**PASSAGE SHOWN**:
AI Tutorials for Software Engineers

A series of tutorials that dive deep into the fundamental concepts underlying modern artificial intelligence with the theory and implementations in Go and Rust.

These tutorials should be accessible to anyone and only a basic understanding of mathematics is assumed. All the prerequisites and foundational concepts are introduced to allow an understanding from the basic to the advanced.

Prerequisites and Foundations

Probability & Statistics: An introduction to probability and statistics and the fundamental concepts that will be important in many of the tutorials to follow. Starting with the basic concepts of probability of an event occurring to probability density functions, odds, log odds and the odds ratios among other things.

Differential Calculus: A deep dive into the rate of change of a quantity for a given input. This tutorial on differential calculus walks through the concepts of slope of a line and the techniques used to calculate the slope of a curve at a given point on the curve. Derivatives of several important functions are introduced along with proofs as well as the chain rule and product rule of derivatives which will be important in tutorials to follow. Finally partial derivatives are explained with an eye to understanding the derivative of a function with respect to a given parameter.

Vectors & Matrices: Vectors, Matrices and Matrix algebra are foundational to understanding the concepts behind AI and this tutorial walks through the building blocks and fundamental concepts of matrices and vectors and the key axioms of linear algebra using matrices.

Linear Regression

Simple Linear Regression: Simple linear regression is a statistical technique of making predictions from data. The tutorial introduces a linear model in two dimensions that examines the relation ship between one dependent variable and one independent variable and then finds line that best fits the data. Once the line of best fit is determined it can be used to predict values of y (the dependent variable) for any value of x (the independent variable)

Simple Linear Regression - Proof of the Closed Form: This tutorial walks through a detailed proof of the the closed form solution of simple linear regression introduced above. This proof walks through solving two partial differential equations to compute the values of the two parameters. While this proof provides a detailed explanation (and requires an understanding of differential calculus), for the curious reader of how the closed form solution is obtained, it isn't strictly necessary for the material ahead and can be skipped if needed.

Simple Linear Regression in Go: A Go implementation of Simple Linear Regression.

Multiple Regression: Multiple regression extends the two dimensional linear model introduced in Simple Linear Regression to k + 1 dimensions with one dependent variable, k independent variables and k+1 parameters. The general matrix form of the model is introduced along with a closed form solution that depends on the feature matrix being invertible (which is not always possible) and sets the stage for using gradient descent to solve linear regression.

**WORK TO BE COMPLETED**: According to the AI tutorials page, what does the closed form solution introduced in the multiple regression tutorial depend on? Answer using only the AI tutorials page.

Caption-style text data
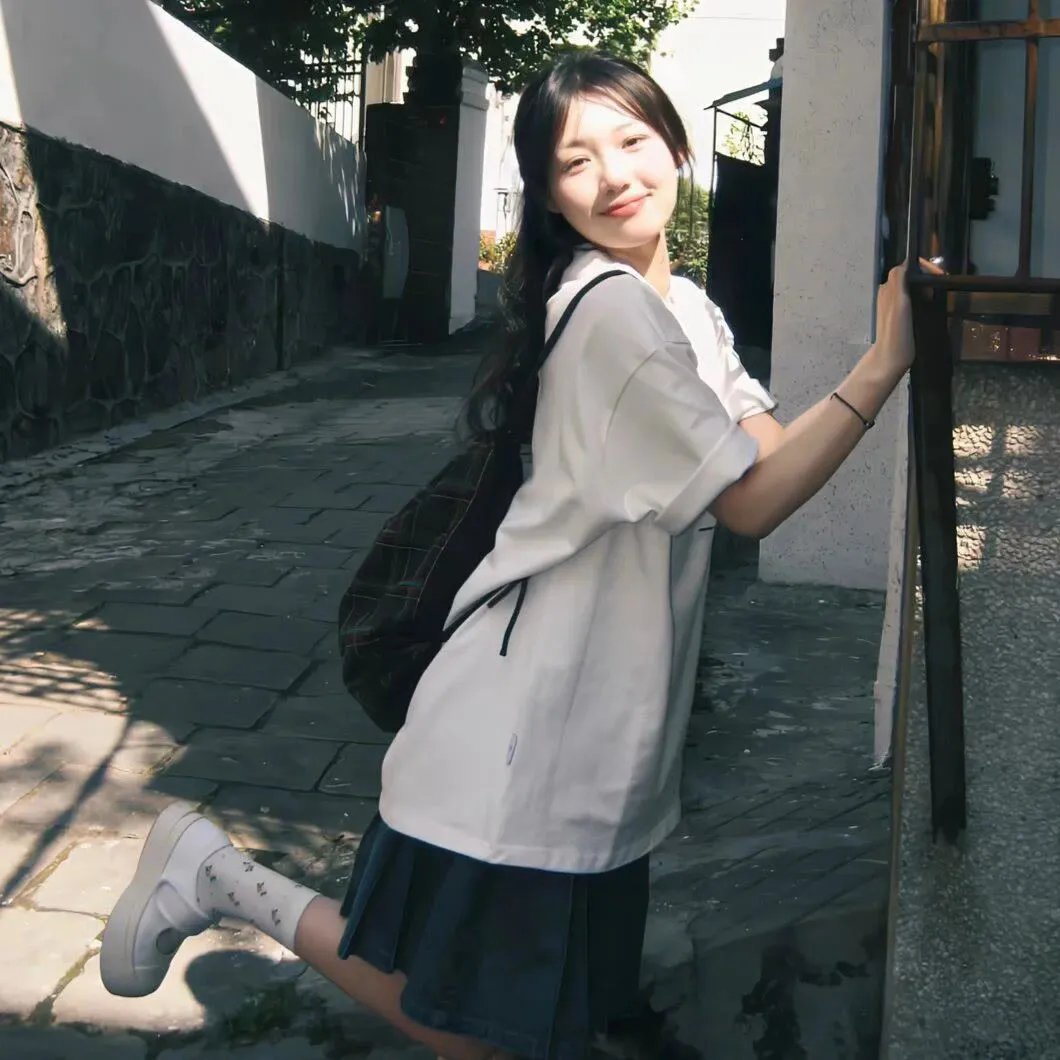 光州少女 海报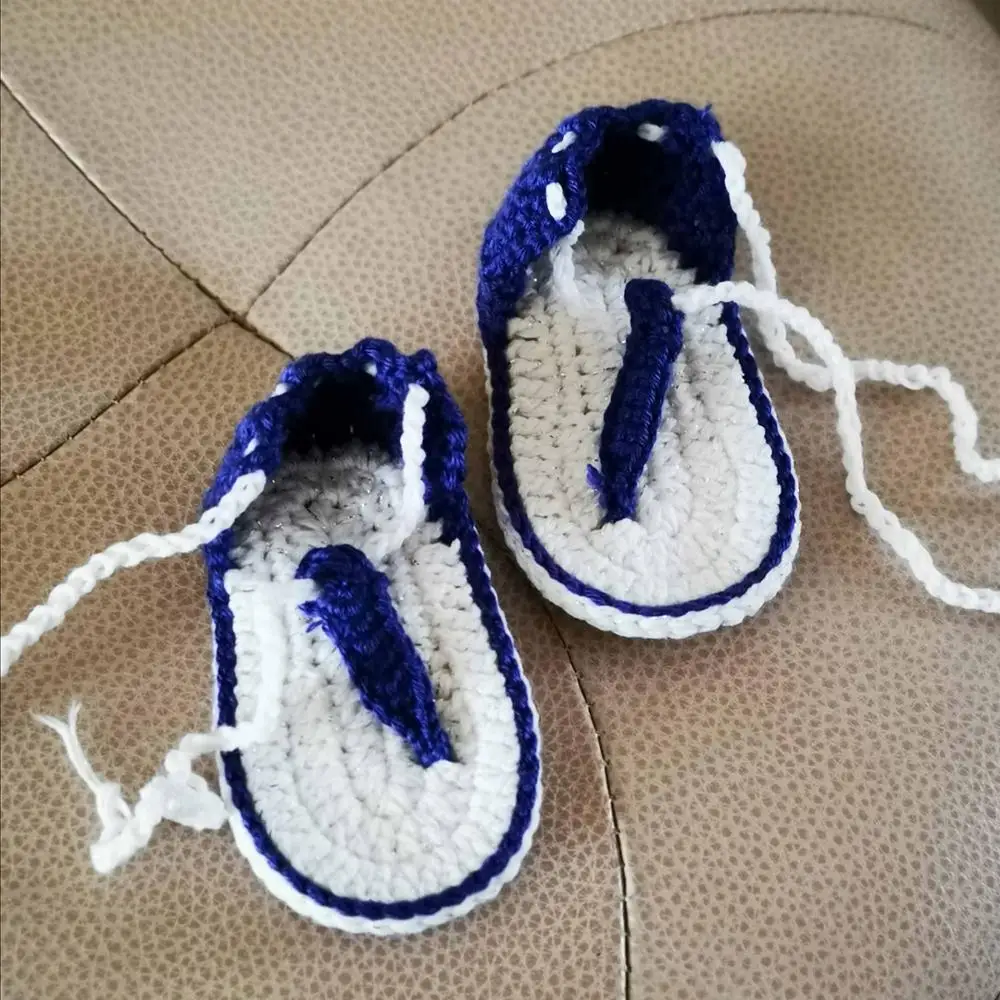 QYFLYXUESweet, Handmade, Simple, Baby, Shoes, Soft Soles, Sandals And Shoes. Baby Girl Sandals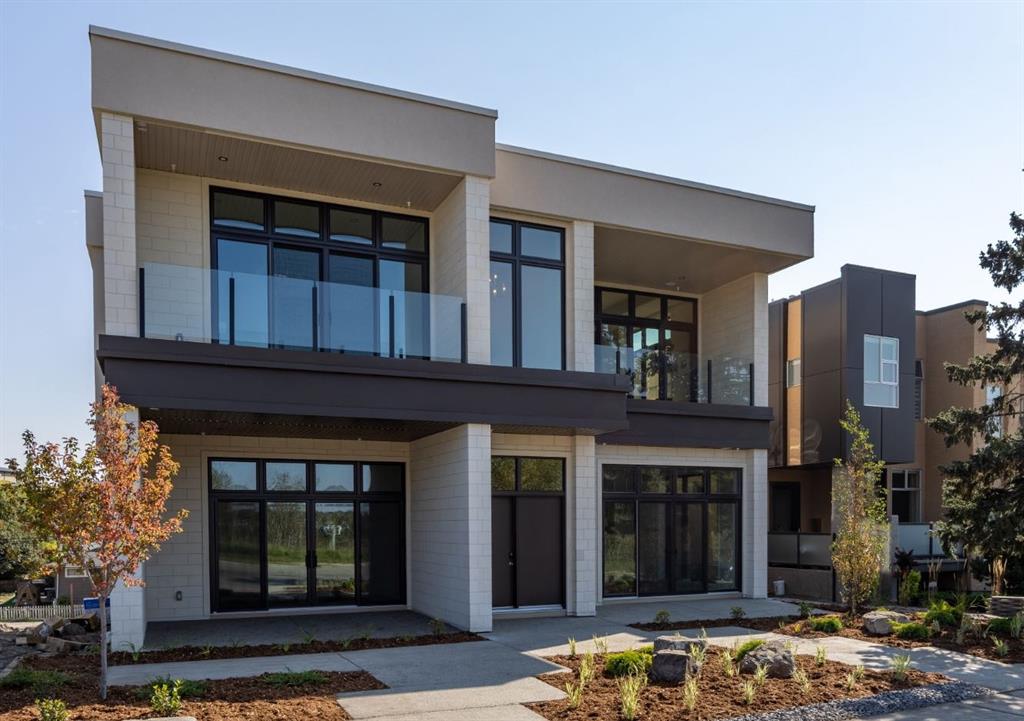 B, 4120 1A Street SW, A2257223, Alberta,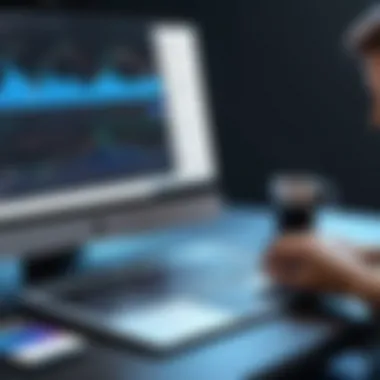 Customizing TradingView for Individual Trading Strategies Customizable features of TradingView for enhanced user experience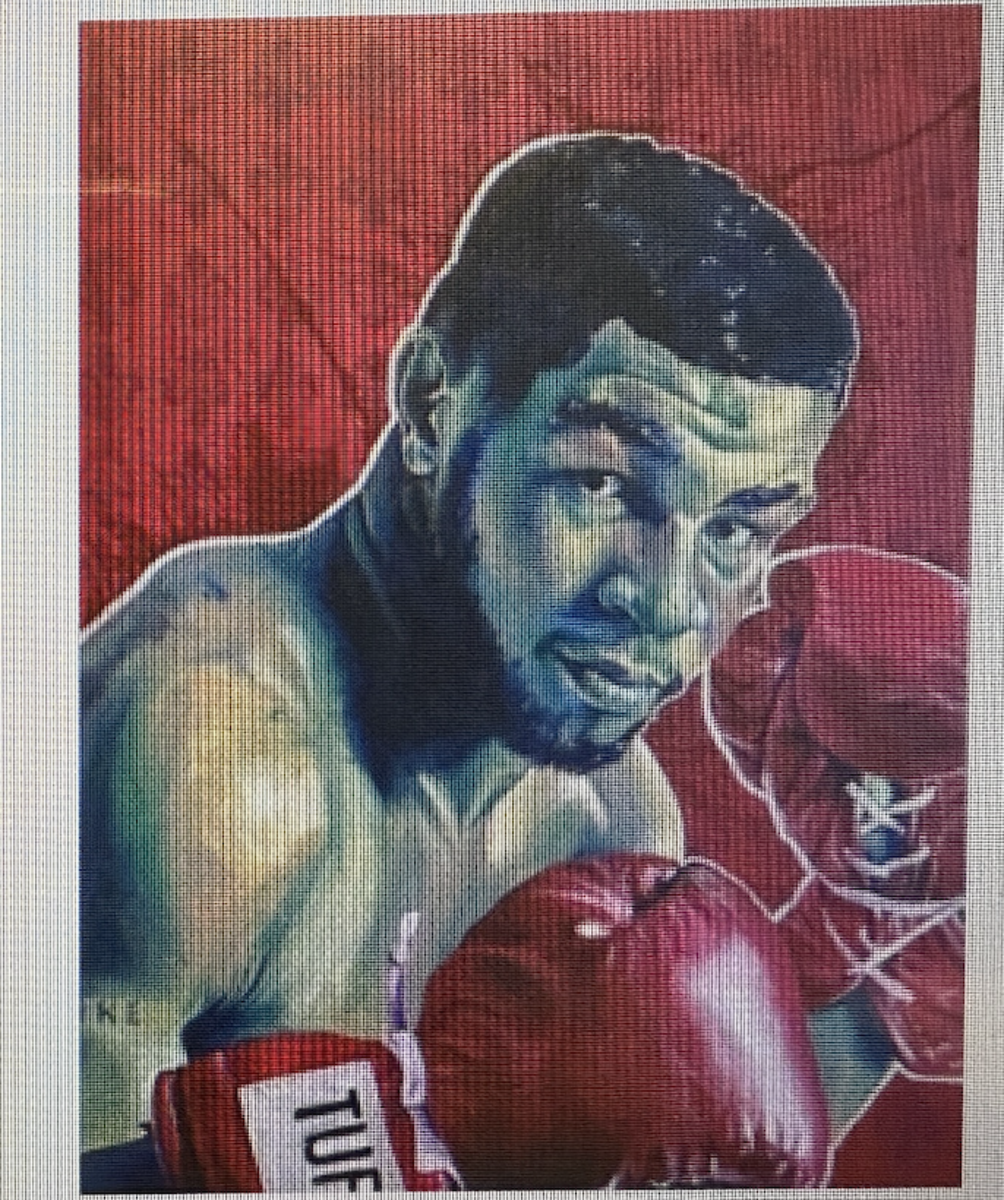 Young and Determined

**RESULT OF THIS TASK**: It depends on the feature matrix being invertible.